L’aviation civile peine à se décarboner

Journal de l’environnement – 06 mars 2019 par Valéry Laramée de Tannenberg
Les compagnies aériennes devront réduire de moitié leurs émissions d’ici 2050, alors que le trafic devrait doubler. En France, le Corac coordonne les recherches en la matière. Coup de projecteur sur cette alliance public-privé qui vient de publier sa feuille de route environnementale.
L’aviation civile est en plein bouleversement. Alors que montent, en France et en Europe, les demandes de taxation du kérosène, à Londres, les membres de l’Organisation de l’aviation civile internationale (OACI) négocient d’arrache-pied les règles du Corsia. Ce dispositif de compensation des émissions de CO2 des avions, qui doit entrer en service en 2020, devrait permettre aux compagnies aériennes de minorer leurs impacts sur le climat.
TRAFIC EN CROISSANCE DE 5% PAR AN
Un impact appelé à grossir sensiblement si l’on ne fait rien. L’aviation internationale émet l’équivalent de 2% des émissions anthropiques de CO2. Et, au vu de la croissance actuelle et annoncée du trafic (+5% par an), les rejets carbonés des avions de ligne pourraient plus que doubler entre 2005 et 2050. Un bilan climatique qui ne tient pas compte des autres contributions au réchauffement de l’aviation, comme la formation de cirrus ou de trainées de condensation aux vertus réchauffantes.

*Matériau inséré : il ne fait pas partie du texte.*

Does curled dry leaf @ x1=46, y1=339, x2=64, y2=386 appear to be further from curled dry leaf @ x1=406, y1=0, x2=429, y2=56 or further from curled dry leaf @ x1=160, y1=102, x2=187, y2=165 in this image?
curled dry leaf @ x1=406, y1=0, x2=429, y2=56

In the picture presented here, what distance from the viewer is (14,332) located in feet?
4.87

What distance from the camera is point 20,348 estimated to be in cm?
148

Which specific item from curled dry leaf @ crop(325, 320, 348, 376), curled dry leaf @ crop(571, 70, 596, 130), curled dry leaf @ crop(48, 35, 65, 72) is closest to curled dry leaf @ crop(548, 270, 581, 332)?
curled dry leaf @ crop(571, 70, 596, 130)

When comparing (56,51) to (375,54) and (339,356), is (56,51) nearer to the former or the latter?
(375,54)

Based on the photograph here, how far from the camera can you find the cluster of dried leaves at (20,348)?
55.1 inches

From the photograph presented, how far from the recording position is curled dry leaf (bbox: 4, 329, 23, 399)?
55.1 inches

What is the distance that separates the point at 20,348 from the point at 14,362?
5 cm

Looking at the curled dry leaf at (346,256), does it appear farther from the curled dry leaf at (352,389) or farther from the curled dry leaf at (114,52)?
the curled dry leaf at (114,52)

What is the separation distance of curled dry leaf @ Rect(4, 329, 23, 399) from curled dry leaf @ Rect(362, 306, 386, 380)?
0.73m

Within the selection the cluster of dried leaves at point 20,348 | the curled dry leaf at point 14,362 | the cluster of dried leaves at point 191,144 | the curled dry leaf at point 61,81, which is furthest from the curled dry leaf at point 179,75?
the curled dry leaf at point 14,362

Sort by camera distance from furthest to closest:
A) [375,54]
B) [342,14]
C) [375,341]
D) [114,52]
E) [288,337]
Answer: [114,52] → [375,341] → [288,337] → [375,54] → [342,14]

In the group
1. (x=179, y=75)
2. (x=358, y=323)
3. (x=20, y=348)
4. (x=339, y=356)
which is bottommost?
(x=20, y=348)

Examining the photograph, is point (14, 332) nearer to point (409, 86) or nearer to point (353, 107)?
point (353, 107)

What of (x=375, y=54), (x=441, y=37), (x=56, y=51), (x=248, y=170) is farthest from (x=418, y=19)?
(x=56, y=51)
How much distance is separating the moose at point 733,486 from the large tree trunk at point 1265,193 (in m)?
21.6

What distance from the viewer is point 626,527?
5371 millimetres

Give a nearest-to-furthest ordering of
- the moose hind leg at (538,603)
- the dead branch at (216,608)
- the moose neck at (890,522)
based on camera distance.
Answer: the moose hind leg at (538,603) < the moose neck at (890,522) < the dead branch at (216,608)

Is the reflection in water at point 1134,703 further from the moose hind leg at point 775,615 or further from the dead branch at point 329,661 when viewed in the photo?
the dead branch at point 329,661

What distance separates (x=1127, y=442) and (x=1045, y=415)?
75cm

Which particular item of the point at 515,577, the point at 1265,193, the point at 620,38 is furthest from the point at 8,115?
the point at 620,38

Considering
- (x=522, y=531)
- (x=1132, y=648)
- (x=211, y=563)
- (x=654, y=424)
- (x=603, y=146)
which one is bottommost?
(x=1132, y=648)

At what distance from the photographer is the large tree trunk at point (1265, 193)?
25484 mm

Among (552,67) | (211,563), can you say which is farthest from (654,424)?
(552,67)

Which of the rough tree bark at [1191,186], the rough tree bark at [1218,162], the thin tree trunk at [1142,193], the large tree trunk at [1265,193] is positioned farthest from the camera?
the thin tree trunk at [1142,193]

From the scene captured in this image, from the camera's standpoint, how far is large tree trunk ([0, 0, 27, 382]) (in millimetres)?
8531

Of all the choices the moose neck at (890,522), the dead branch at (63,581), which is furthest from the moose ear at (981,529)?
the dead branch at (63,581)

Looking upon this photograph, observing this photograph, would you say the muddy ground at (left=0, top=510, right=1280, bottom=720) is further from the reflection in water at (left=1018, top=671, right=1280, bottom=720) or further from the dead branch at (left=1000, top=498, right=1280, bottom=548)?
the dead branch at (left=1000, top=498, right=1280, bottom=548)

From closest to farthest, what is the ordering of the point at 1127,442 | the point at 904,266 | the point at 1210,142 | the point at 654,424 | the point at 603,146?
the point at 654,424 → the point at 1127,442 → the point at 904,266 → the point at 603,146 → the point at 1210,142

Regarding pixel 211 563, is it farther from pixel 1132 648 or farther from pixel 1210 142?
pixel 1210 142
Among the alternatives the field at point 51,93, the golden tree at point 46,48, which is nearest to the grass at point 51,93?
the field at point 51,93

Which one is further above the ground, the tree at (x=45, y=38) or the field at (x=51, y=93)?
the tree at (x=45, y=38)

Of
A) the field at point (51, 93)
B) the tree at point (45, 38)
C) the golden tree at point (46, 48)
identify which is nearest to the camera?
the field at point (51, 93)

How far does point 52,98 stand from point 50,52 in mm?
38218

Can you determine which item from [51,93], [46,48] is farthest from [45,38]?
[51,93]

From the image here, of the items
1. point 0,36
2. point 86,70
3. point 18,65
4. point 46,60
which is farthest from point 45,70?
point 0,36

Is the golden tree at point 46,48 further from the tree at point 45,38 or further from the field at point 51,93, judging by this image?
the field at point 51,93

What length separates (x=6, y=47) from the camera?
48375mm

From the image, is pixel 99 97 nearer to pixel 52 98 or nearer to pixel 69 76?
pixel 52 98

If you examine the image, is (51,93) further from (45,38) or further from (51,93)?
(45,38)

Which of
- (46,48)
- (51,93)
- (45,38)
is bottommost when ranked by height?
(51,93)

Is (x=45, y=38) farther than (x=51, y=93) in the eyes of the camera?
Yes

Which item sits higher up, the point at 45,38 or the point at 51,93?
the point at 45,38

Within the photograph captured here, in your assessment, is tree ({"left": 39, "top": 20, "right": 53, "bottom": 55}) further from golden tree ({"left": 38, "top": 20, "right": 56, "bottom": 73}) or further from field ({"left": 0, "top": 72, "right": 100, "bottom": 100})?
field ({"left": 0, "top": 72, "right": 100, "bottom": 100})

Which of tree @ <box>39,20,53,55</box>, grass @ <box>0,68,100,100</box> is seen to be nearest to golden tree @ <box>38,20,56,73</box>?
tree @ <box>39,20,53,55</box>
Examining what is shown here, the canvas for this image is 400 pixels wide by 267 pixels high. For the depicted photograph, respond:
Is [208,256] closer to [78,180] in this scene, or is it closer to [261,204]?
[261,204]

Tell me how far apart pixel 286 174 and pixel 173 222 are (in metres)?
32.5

Easyjet, c’est la plus verte ? La London School of Economics a évalué le facteur carbone d’une vingtaine de compagnies aériennes. Ce sont des transporteurs asiatiques (Korean Airlines, Singapore Airlines, Japan Airlines ou ANA) qui affichent les pires des performances carbone du panel: 171 g CO2 par passager kilomètre pour Korean. Avec une flotte ultramoderne, c’est la compagnie à bas coût Easyjet qui emporte tous les suffrages: 79 g CO2. Loin devant ses suiveurs immédiats: Alaskan Airlines (91 g) et Latam (96 g). Mauvais point pour Easyjet: en pratiquant de très bas prix, la compagnie britannique incite les Européens à emprunter massivement l’avion, de loin le moyen de transport le plus polluant.
Exclu du champ d’application de l’Accord de Paris, l’aviation élabore une politique climatique sectorielle. L’OACI a fixé le cap: une réduction des émissions de moitié entre 2005 et 2050. Et une croissance neutre en carbone entre 2009 et 2020. Ce qui implique que le secteur améliore de 1,5% par an son efficacité énergétique.
En France, c’est le Conseil pour la recherche aéronautique civile (Corac) qui coordonne les recherches en la matière. Emanation des membres du Groupement des industries françaises aéronautiques et spatiales (Gifas) et des pouvoirs publics, le Corac vient de publier sa feuille de route environnementale.
LE TIERS DE L’EFFORT
La réduction des consommations des prochains avions y figure en bonne place. «Des avions comme l’A 350 ou l’A 320 Neo consomment 15 à 20% de moins que leurs aînés. Sans doute un peu plus avec l’amélioration de la gestion du trafic aérien. Pour autant, cela représente environ le tiers de l’effort que nous devons faire pour atteindre notre objectif à 2050», souligne Stéphane Cueille, en charge de la recherche et de l’innovation chez Safran et président du comité de pilotage du Corac.
Les deux autres tiers de l’effort seront produits en deux temps. A court terme, avionneurs, équipementiers et raffineurs vont améliorer leurs produits par apports incrémentaux. «Cela devrait nous permettre de progresser notamment dans la gestion de l’énergie», souligne Jean-Brice Dumont, en charge de l’ingénierie chez Airbus. Au menu: allègement de la cellule de l’avion, moteurs moins gourmands. Ces progrès devront être couplés à la généralisation de nouveaux carburants décarbonés, kérosène d’origine végétale (ou animale), hydrogène, motorisation hybride.
TECHNOLOGIES DE RUPTURES
Passé 2030, les constructeurs devront développer des technologies de rupture. «Il est clair que nous devons accélérer pour tenir nos engagements», constate Stéphane Cueille. Un consortium réunissant Total, Air France, Suez, Safran, Airbus, met sur pied une filière tricolore de production et de distribution de kérosène d’origine végétale, voire issu de la valorisation d’huiles usagées.
Les contraintes qui pèseront sur le secteur (Corsia, éventuel alourdissement de la taxation du kérosène ou des billets d’avion) peuvent-elles accélérer le progrès technique? «Corsia devrait aider au développement des biocarburants», confirme le responsable de Safran. Quid du durcissement de la fiscalité carbone? «Anticiper un relèvement de la taxation du kérosène est pertinent, estime l’ingénieur en chef d’Airbus, mais attention à ne pas créer des distorsions de concurrence entre les compagnies européennes et leurs concurrentes. Il faut qu’Air France conserve les moyens financiers de renouveler sa flotte d’avions.»